## Studietekst
Selecteer een pagina

CAK aangesloten op het EESSI

“Succesvolle invoering EESSI

Het CAK is per 3 juli 2019 aangesloten op EESSI (Electronic Exchange of Social Security Information), het digitale berichtenverkeer in Europa. Hiermee is het CAK trotse voorloper in Nederland. Met EESSI kunnen meer dan 10.000 organisaties binnen Europa op een uniforme, veilige en betrouwbare manier gegevens uitwisselen.

Het CAK ontvangt en verstuurt jaarlijks zo’n 100.000 berichten en declaraties van en naar het buitenland. Bijvoorbeeld wanneer een gepensioneerde zich bij een buitenlandse zorgverzekeraar wil aanmelden, de aanmelding van verzekeringsrecht van een grensarbeider of declaraties van ziektekosten die gemaakt zijn in het buitenland. Voorheen verliep het verwerken van zo’n aanmelding bijna volledig handmatig en via papier. Van brieven scannen en uitprinten tot postbezorging. Dat kon dagen of zelfs weken duren. Nu het CAK is aangesloten op EESSI, verlopen aanmeldingen en de afhandeling digitaal. Dit is niet alleen sneller; het voorkomt ook fouten en onnodige administratie. Bevestigingen van zorg in het buitenland zijn nu vrijwel direct binnen bij het CAK.

De eerste zestien landen zijn op 3 juli gestart met de uitwisseling. In de komende maanden volgt de rest. Het CAK heeft de aansluiting op EESSI binnen twee jaar volbracht. Iets waar we trots op zijn. Het is niet alleen een mooi resultaat voor het CAK, maar ook van belang voor de digitale positie van Nederland in Europa.

De goede samenwerking met betrokken landen en de Nederlandse zorgverzekeraars hebben bijgedragen aan de tijdige aansluiting. Daarnaast heeft de agile werkstrategie zich opnieuw bewezen. Het complexe systeem werd daarmee stapsgewijs ingevoerd en de eindgebruikers zijn van begin tot eind nauw betrokken geweest bij de implementatie. “

 

Zie: https://www.hetcak.nl/HETCAK/media/HetCAK/Over%20CAK/jaarmagazine/CAK_Jaarmagazine_online.pdf

9 Reacties

  1. Klinkt mooi! Voor een deel van de administratieve afwikkeling van grensoverschrijdende/ internationale declaraties.

## Gegevensoverzicht
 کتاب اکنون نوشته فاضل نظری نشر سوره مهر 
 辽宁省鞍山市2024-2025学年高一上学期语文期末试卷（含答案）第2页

## Opdracht
Welke voorbeelden noemt de tekst over de aansluiting van het CAK op EESSI van berichten en declaraties die het CAK van en naar het buitenland ontvangt en verstuurt? Geef ze allemaal.

## Antwoord
- Een gepensioneerde die zich bij een buitenlandse zorgverzekeraar wil aanmelden
- De aanmelding van verzekeringsrecht van een grensarbeider
- Declaraties van ziektekosten die in het buitenland gemaakt zijn